Transformers Devastation is the best of the three games I mentioned because I felt like Platinum had more time with them compared to the other two. Korra and TMNT felt like rushed jobs, but Transformers lived up to the better source material of that franchise. All of these games have a Saturday morning cartoon approach to them as if you’re watching a multi-part story arc. Plus, they’re short enough to be played through in a single day. I wondered how these games would pan out if they put as much effort to them without publisher pressure. In some way, Platinum Games’ efforts on these licensed games are the new “games based on movies” that ran shop decades ago.
Platinum working on Transformers and TMNT felt like dream projects and fans always beg for more of them. Power Rangers is among the top of the list in honor of the movie reboot. However Bandai Namco is already putting out an old school beat-em-up early next year. Other than those projects, Platinum has been treated like hired mercenaries to work on popular game franchises to mixed results. I loved Metal Gear Rising: Revengeance, but this year’s Star Fox Zero was such a lackluster effort. That’s coming from someone that played Star Fox 64 to death back in it’s heyday. Maybe it was Miyamoto’s GamePad-heavy philosophy that hampered the project, but who knows. Platinum is developing Nier: Automata for early next year, so we’ll see if that lives up to fan expectations.
Are Platinum Games working on too many projects at once? I believe so and sure, they have multiple teams, but they seem to lost their magic touch. Bayonetta, MadWorld and Vanquish had that special charm that their recent games don’t have. They have said that working on licensed projects does keep the studio alive and diversifying their portfolio, but I do wish they step back a bit and return to their roots. Hopefully next year’s Scalebound, headed by Hideki Kamiya, is a return to form for Platinum. It’s last demo appearance at E3 this summer wasn’t impressive though.
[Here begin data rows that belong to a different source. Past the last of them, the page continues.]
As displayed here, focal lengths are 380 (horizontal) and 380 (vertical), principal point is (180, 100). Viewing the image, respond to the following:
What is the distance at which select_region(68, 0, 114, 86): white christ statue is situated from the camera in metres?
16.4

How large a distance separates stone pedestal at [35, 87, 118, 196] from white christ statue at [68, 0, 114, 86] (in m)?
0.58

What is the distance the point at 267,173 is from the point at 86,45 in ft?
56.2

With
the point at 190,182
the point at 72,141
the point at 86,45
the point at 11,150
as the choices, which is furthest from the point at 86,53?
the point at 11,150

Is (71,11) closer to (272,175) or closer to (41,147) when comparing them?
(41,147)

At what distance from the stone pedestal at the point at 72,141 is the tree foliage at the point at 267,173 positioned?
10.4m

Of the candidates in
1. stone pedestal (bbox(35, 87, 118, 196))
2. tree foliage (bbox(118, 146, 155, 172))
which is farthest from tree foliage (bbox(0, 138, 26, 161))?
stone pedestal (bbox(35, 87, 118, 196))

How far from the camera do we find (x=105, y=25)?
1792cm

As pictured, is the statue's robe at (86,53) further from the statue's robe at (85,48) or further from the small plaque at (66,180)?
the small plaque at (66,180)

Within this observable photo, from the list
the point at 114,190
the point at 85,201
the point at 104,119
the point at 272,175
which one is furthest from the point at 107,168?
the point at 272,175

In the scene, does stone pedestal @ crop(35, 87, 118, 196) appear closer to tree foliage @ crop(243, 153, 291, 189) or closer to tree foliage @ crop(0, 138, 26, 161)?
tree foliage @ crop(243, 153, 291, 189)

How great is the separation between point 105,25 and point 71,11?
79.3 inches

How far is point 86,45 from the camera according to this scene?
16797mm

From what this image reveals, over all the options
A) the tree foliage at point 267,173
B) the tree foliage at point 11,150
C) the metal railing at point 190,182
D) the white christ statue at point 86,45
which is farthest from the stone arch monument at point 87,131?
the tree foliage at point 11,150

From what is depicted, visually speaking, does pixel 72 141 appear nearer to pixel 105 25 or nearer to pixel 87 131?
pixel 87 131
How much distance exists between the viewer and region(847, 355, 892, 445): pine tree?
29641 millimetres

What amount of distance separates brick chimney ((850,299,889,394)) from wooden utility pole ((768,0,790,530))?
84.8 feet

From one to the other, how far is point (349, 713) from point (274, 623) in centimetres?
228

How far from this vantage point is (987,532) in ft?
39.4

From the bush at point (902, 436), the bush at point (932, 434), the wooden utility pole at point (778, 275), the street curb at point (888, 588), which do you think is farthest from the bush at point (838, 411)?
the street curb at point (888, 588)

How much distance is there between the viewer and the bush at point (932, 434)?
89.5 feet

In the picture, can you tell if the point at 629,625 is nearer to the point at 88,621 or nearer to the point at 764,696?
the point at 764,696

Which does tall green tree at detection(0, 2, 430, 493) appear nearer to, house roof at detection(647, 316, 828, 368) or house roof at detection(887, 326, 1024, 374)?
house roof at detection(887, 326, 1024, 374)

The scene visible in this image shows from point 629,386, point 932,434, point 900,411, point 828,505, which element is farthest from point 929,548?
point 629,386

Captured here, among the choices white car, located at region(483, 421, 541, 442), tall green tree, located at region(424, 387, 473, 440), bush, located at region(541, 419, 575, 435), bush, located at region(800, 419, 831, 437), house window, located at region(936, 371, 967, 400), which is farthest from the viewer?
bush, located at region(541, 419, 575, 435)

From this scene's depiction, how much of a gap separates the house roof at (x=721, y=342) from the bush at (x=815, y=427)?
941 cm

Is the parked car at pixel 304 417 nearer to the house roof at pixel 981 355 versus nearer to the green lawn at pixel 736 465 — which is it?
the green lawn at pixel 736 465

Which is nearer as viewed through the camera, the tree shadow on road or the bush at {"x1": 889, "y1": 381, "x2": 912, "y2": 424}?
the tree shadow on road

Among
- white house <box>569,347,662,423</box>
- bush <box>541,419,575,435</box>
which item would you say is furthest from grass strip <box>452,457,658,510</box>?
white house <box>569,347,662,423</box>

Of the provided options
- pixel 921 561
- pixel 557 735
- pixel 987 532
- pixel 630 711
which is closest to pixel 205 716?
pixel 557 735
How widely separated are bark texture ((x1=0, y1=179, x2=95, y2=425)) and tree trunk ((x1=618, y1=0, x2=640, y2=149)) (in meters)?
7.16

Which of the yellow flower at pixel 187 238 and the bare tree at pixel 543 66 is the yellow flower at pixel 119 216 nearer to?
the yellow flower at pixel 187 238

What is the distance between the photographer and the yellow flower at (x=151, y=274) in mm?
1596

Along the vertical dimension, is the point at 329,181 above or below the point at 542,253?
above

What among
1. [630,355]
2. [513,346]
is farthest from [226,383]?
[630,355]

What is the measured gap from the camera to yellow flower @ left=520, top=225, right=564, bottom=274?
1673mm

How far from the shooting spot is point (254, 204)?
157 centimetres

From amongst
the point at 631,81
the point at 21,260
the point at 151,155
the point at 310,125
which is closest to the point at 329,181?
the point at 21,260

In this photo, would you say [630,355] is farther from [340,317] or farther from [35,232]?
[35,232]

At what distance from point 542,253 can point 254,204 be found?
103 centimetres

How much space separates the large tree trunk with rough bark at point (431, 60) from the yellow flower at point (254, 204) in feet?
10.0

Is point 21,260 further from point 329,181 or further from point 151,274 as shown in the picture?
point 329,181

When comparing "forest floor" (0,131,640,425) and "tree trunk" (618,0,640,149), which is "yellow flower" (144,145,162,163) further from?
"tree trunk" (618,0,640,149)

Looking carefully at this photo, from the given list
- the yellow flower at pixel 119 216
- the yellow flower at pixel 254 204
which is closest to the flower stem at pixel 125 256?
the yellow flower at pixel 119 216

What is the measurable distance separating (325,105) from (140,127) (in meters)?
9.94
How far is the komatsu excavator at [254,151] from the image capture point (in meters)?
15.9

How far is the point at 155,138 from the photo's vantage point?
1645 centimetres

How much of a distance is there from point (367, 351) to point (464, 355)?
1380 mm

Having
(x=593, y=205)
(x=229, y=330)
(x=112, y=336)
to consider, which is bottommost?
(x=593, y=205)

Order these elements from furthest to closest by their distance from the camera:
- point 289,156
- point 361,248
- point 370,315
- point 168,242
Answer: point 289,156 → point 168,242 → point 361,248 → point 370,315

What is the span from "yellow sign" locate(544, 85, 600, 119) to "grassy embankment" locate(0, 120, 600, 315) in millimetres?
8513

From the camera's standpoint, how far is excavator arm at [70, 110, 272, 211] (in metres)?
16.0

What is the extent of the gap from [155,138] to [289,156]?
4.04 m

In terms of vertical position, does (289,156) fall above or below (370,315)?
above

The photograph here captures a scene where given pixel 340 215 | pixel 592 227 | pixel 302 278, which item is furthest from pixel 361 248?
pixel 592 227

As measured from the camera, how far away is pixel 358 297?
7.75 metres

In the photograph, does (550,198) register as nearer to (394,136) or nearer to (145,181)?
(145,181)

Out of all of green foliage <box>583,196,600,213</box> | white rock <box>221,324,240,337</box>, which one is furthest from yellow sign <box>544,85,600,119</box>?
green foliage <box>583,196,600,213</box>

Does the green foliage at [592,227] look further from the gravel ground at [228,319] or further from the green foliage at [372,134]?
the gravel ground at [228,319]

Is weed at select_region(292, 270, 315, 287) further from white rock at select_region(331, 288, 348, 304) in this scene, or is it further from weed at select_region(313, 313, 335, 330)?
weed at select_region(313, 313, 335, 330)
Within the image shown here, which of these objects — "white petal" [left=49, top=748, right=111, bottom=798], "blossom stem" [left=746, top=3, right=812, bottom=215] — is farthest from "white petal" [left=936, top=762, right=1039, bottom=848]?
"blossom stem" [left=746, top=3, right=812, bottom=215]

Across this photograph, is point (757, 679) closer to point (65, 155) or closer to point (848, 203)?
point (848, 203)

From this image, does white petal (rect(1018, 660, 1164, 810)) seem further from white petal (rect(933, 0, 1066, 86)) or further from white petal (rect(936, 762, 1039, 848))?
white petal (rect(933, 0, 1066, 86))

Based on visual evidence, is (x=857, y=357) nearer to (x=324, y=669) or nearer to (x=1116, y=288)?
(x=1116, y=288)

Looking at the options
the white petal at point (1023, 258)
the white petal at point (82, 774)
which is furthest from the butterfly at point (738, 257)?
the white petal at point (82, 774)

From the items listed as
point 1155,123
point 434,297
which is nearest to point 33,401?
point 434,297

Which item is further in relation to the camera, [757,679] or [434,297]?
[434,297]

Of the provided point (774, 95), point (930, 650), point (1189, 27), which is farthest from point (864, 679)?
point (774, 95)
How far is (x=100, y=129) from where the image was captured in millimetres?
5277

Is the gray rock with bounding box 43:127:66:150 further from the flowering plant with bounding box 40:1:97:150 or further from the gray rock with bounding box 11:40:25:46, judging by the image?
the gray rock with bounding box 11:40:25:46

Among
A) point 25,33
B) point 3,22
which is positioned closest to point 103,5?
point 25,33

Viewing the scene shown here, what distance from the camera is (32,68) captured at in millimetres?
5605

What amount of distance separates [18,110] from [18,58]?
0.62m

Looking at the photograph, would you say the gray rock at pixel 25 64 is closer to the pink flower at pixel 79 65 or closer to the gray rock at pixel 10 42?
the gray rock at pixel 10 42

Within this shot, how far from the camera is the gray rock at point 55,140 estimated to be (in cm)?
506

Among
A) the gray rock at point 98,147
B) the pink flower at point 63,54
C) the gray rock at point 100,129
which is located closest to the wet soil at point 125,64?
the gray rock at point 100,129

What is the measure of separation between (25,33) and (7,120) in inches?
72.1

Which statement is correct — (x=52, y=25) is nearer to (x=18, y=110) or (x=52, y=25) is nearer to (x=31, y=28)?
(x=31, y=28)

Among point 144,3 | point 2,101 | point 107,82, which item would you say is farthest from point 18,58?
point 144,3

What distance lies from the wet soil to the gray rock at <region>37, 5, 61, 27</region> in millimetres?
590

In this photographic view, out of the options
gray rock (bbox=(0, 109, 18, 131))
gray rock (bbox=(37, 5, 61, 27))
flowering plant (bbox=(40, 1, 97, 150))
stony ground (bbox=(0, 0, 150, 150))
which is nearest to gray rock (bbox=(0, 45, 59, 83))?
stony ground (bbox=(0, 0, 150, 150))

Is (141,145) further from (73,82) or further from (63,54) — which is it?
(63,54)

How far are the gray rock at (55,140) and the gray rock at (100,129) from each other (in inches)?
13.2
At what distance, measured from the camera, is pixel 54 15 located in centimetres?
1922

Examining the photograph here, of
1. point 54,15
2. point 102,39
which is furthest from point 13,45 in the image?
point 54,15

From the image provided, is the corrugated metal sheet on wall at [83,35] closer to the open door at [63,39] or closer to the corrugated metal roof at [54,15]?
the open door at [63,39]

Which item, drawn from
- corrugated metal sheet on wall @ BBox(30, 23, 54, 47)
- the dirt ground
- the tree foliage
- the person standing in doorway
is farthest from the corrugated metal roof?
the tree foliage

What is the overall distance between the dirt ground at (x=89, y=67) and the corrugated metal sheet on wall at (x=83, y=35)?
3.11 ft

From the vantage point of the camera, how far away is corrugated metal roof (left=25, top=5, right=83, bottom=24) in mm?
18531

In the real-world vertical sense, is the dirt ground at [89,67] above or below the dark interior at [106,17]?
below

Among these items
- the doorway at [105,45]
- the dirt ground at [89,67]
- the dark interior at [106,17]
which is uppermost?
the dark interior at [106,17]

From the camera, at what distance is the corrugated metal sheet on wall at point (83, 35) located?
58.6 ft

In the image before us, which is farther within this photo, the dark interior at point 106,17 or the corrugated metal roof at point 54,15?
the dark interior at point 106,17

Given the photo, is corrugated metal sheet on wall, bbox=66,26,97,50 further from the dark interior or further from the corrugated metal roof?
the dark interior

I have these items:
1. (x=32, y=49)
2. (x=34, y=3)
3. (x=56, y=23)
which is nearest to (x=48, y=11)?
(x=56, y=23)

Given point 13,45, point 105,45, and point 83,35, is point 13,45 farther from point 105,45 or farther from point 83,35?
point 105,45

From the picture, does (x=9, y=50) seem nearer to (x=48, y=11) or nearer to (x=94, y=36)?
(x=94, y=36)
There’s still signs of greatness within one of the most beloved game developers in recent years. They just have to cool it down a notch in terms of getting involved in too many projects. Go back to what you were known for delivering cool and stylish action games than handling someone else’s dirty work. In some ways, you’re the last hope for Japanese game development Platinum. Please don’t go down to mediocrity like most of your peers did.